(TO BE DONE)
Copy out every one of the following entries word for word, leaving out the pictures.

(DATA SECTION)
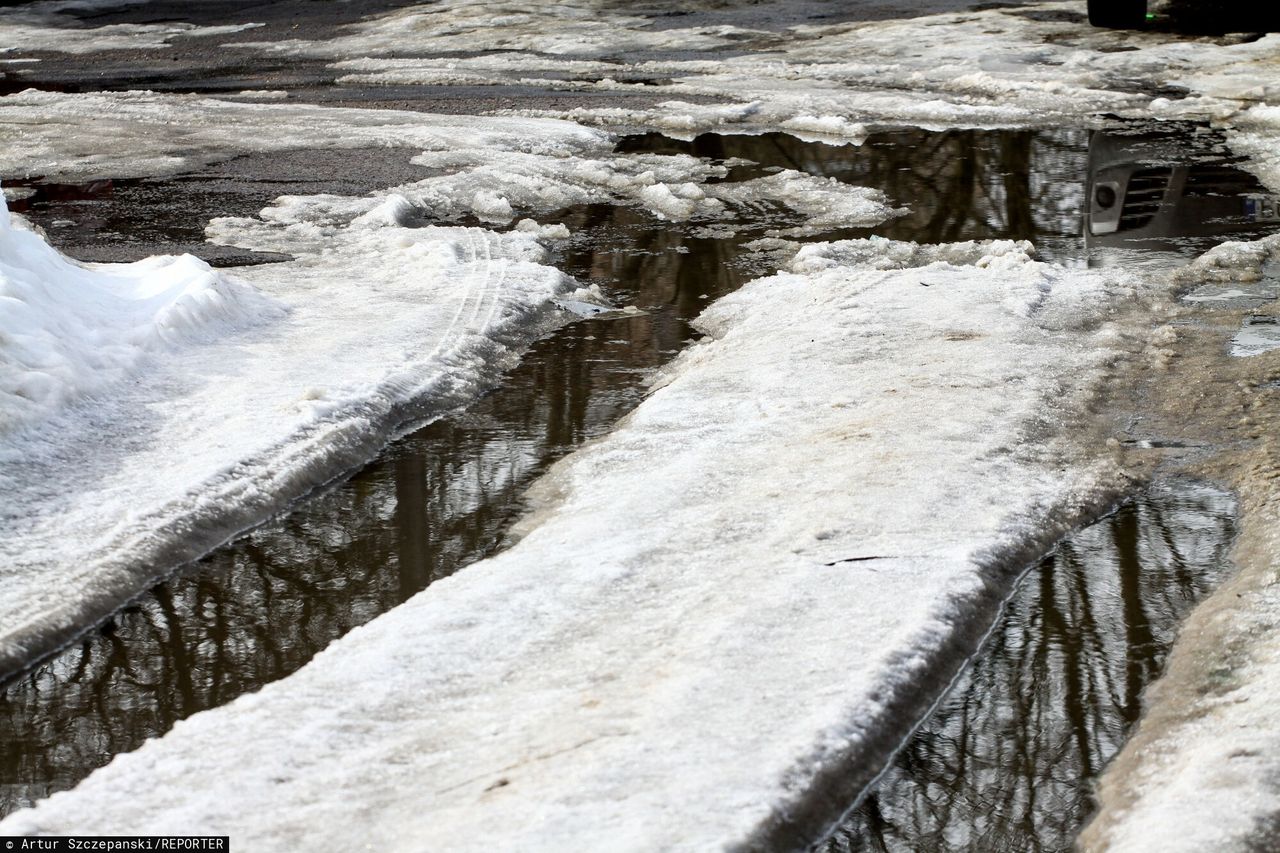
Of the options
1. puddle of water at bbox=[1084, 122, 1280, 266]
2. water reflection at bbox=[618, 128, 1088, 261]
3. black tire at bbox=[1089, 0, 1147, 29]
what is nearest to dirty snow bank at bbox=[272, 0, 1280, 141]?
black tire at bbox=[1089, 0, 1147, 29]

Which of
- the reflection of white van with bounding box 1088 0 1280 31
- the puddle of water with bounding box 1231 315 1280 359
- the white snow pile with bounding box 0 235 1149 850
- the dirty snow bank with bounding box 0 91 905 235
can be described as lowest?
the white snow pile with bounding box 0 235 1149 850

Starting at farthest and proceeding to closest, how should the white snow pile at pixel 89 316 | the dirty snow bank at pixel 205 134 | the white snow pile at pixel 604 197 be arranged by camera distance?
the dirty snow bank at pixel 205 134
the white snow pile at pixel 604 197
the white snow pile at pixel 89 316

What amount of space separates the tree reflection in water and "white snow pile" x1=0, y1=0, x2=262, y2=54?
14649 mm

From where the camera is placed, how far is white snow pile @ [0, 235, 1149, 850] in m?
3.15

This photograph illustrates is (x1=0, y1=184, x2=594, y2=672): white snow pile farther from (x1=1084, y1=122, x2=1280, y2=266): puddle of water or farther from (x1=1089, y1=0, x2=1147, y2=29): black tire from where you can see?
(x1=1089, y1=0, x2=1147, y2=29): black tire

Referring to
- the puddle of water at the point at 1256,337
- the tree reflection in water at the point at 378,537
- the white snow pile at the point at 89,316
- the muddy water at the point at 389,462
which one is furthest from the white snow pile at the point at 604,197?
the puddle of water at the point at 1256,337

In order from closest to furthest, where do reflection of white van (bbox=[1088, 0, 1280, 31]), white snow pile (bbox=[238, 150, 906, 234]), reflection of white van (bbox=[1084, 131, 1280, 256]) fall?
reflection of white van (bbox=[1084, 131, 1280, 256]) → white snow pile (bbox=[238, 150, 906, 234]) → reflection of white van (bbox=[1088, 0, 1280, 31])

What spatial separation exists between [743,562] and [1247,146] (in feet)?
27.1

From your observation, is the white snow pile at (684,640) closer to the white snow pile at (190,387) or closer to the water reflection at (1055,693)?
the water reflection at (1055,693)

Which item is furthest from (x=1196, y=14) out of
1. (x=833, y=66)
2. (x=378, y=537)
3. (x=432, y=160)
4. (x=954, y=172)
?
(x=378, y=537)

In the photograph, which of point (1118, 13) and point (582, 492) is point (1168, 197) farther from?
point (1118, 13)

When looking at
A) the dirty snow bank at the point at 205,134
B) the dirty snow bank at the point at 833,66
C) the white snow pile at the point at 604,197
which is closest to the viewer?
the white snow pile at the point at 604,197

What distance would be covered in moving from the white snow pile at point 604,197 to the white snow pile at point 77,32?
12207 mm

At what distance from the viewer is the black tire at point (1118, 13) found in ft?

(OUTPUT FOR THIS TASK)
Of the options
1. puddle of water at bbox=[1084, 122, 1280, 266]
2. water reflection at bbox=[618, 128, 1088, 261]
3. black tire at bbox=[1089, 0, 1147, 29]
what is nearest to dirty snow bank at bbox=[272, 0, 1280, 141]?
black tire at bbox=[1089, 0, 1147, 29]

Which of
- the reflection of white van with bounding box 1088 0 1280 31
- the puddle of water with bounding box 1231 315 1280 359
- the white snow pile with bounding box 0 235 1149 850
- the dirty snow bank with bounding box 0 91 905 235
can be described as lowest?
the white snow pile with bounding box 0 235 1149 850

Starting at farthest and proceeding to closest, how should the white snow pile at pixel 89 316 | the dirty snow bank at pixel 205 134 | the white snow pile at pixel 604 197 be arranged by camera distance?
the dirty snow bank at pixel 205 134
the white snow pile at pixel 604 197
the white snow pile at pixel 89 316

What amount of space separates the tree reflection in water and "white snow pile" x1=0, y1=0, x2=262, y2=54?
14649 mm

From where the camera is placed, how far is white snow pile @ [0, 235, 1149, 850] in m?
3.15

This photograph illustrates is (x1=0, y1=184, x2=594, y2=672): white snow pile farther from (x1=1084, y1=122, x2=1280, y2=266): puddle of water or farther from (x1=1089, y1=0, x2=1147, y2=29): black tire from where you can see?
(x1=1089, y1=0, x2=1147, y2=29): black tire

Referring to
- the puddle of water at the point at 1256,337
- the tree reflection in water at the point at 378,537
- the white snow pile at the point at 89,316
- the muddy water at the point at 389,462
which one is furthest from the white snow pile at the point at 604,197?
the puddle of water at the point at 1256,337

In order from closest to furthest, where do reflection of white van (bbox=[1088, 0, 1280, 31]), white snow pile (bbox=[238, 150, 906, 234]), reflection of white van (bbox=[1084, 131, 1280, 256]) fall?
reflection of white van (bbox=[1084, 131, 1280, 256]) → white snow pile (bbox=[238, 150, 906, 234]) → reflection of white van (bbox=[1088, 0, 1280, 31])

What spatial separation exists between [743,562] and [1247,146] (in feet)?
27.1

From your observation, is the white snow pile at (684,640) closer to the white snow pile at (190,387) or closer to the water reflection at (1055,693)?
the water reflection at (1055,693)

Which item is furthest from (x=1196, y=14) out of
1. (x=833, y=66)
2. (x=378, y=537)
3. (x=432, y=160)
4. (x=954, y=172)
?
(x=378, y=537)

In the photograph, which of point (1118, 13) and point (582, 492) is point (1168, 197) farther from?
point (1118, 13)

When looking at
A) the dirty snow bank at the point at 205,134
B) the dirty snow bank at the point at 833,66
C) the white snow pile at the point at 604,197
which is closest to the viewer?
the white snow pile at the point at 604,197

What distance would be covered in moving from the white snow pile at point 604,197 to the white snow pile at point 77,32?
12207 mm

At what distance from the viewer is the black tire at point (1118, 13) found in ft?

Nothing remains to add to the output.